How to complete this task —
Only lines that contain the word "plastic" belong in the answer; copy them from the records below.

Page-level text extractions

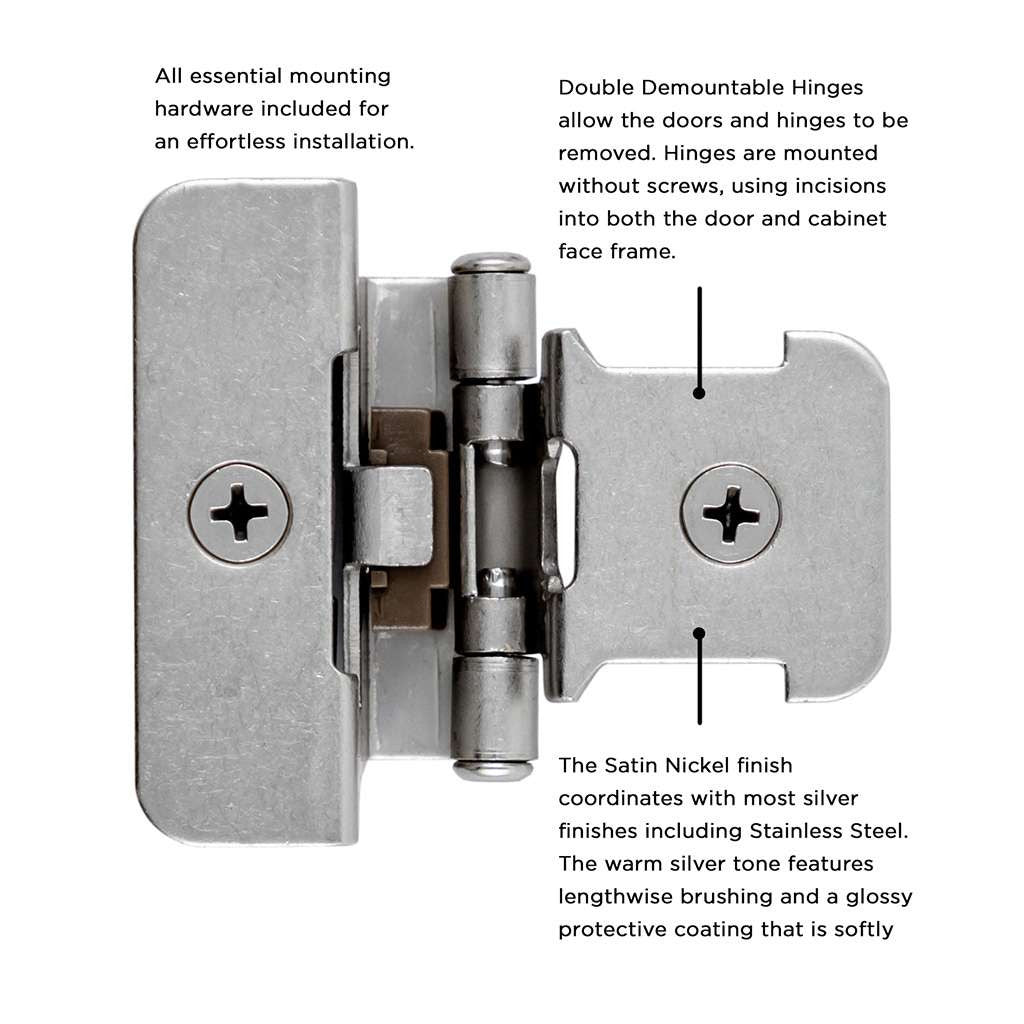 All essential mounting hardware included for an effortless installation.

Double Demountable Hinges allow the doors and hinges to be removed. Hinges are mounted without screws, using incisions into both the door and cabinet face frame.

The Satin Nickel finish coordinates with most silver finishes including Stainless Steel. The warm silver tone features lengthwise brushing and a glossy protective coating that is softly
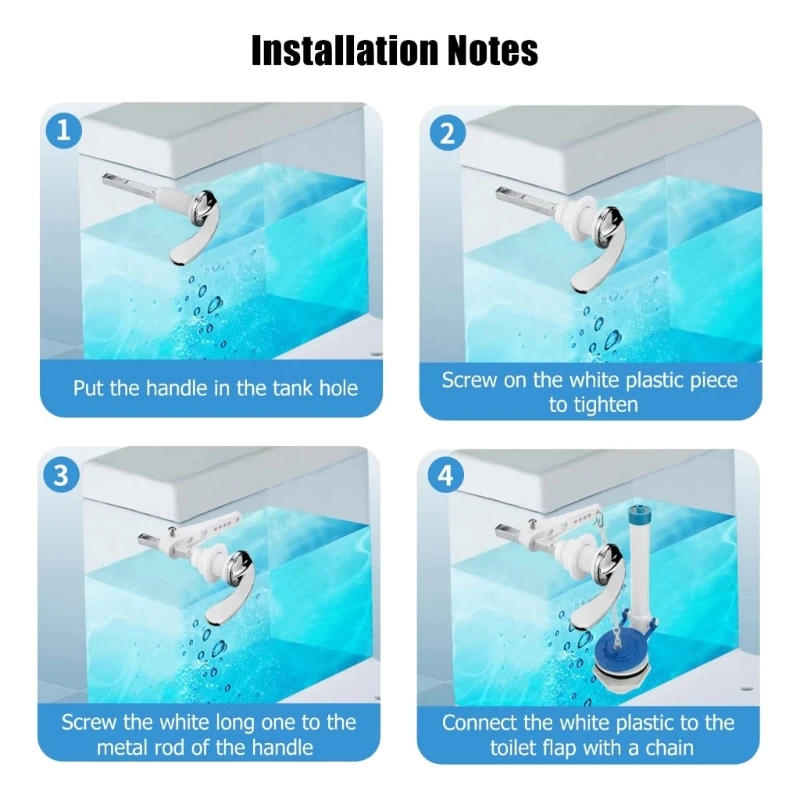 Installation Notes

1

Put the handle in the tank hole

2

Screw on the white plastic piece to tighten

3

Screw the white long one to the metal rod of the handle

4

Connect the white plastic to the toilet flap with a chain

Completed task —
Screw on the white plastic piece to tighten
Connect the white plastic to the toilet flap with a chain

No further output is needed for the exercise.